# Start of Source extract
Fishing for herring dominated the fishing along the East Coast, especially at Great Yarmouth and Lowestoft. But this is not the whole story. Following the coast from the Wash round to Essex, there were a number of different fishing operations, all set up to gain a living from the sea. In the late 18th and early 19th centuries, whaling operated from King's Lynn, and along the north west and north norfolk coasts there was a thriving shell fishery, for mussels, cockles and whelks. At Cromer, crab fishing and longshore fishing dominated. Inland, on the Broads, freshwater catches such as eels were exploited. In Essex, at Mersea, Burnham on Crouch and Brightlingsea, whitebait and oyster fishing were of more significance.

Comments

Posted:2009 8 10 03:18:10 GMT
most interesting. Thank you. Please can you tell me whether or not in, say, 1830 ANY whaling was being carried out in or around Kings Lynn?
Chris Coggin pccoggin@bigpond.com
Posted:2009 8 14 15:23:24 GMT
Chris, Thank you for your enquiry. We don't have any specific information about when the last whaling ships sailed from Lynn. St Margaret’s Church in King’s Lynn was apparently illuminated using whale oils until 1839, so presumably some whaling was still going on up to then, although not necessarily from Lynn. Answering your question would require research. You might try the King's Lynn Library's newspaper archive and early Directories such as White's (tel 01553 772568). The Norfolk Record Office would also be worth contacting: Norfolk Record Office The Archive Centre Martineau Lane Norwich NR1 2DQ Telephone: 01603 222599 Fax: 01603 761885 E-mail: norfrec@norfolk.gov.uk and you should also contact Trues Yard Fishing Heritage Museum, North Street, King's Lynn info@truesyard.co.uk who might be able to assist. Yours sincerely, Tim Thorpe Curator King's Lynn Museums,
Tim Thorpe King's Lynn Museums
Posted:2009 10 3 15:56:08 GMT
This was very interesting especially since we live in Congham and there is evidence of the whaling work having been carried out here too. However one of the questions on my sons local knowledge badge at cubs is Find out where was the headquarters of Kings Lynn Whaling Fleet, we seem to be really struggling with this and would really appreciate some help. Thanks Ruth Gadsbey
Ruth Gadsbey Congham, Kings Lynn
Posted:2009 10 7 11:38:07 GMT
Ruth, Thank you for your enquiry. There was no 'headquarters' of the fleet as such, but the 'Greenland Fishery' inn on Bridge Street was a popular meeting place for whaling fleet sailors and the nearby Blubberhouse Creek was where whale blubber was boiled down into oil. Yours sincerely, Tim.
# End of Source extract
# Start of Given information
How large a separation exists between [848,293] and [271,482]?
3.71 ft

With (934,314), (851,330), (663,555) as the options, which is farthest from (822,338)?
# End of Given information
**What is being asked:** Repeat the part of the East Coast fishing text above between "Posted:2009 8 10" and "around Kings Lynn?", inclusive, word for word.

**Exercise output:**
Posted:2009 8 10 03:18:10 GMT
most interesting. Thank you. Please can you tell me whether or not in, say, 1830 ANY whaling was being carried out in or around Kings Lynn?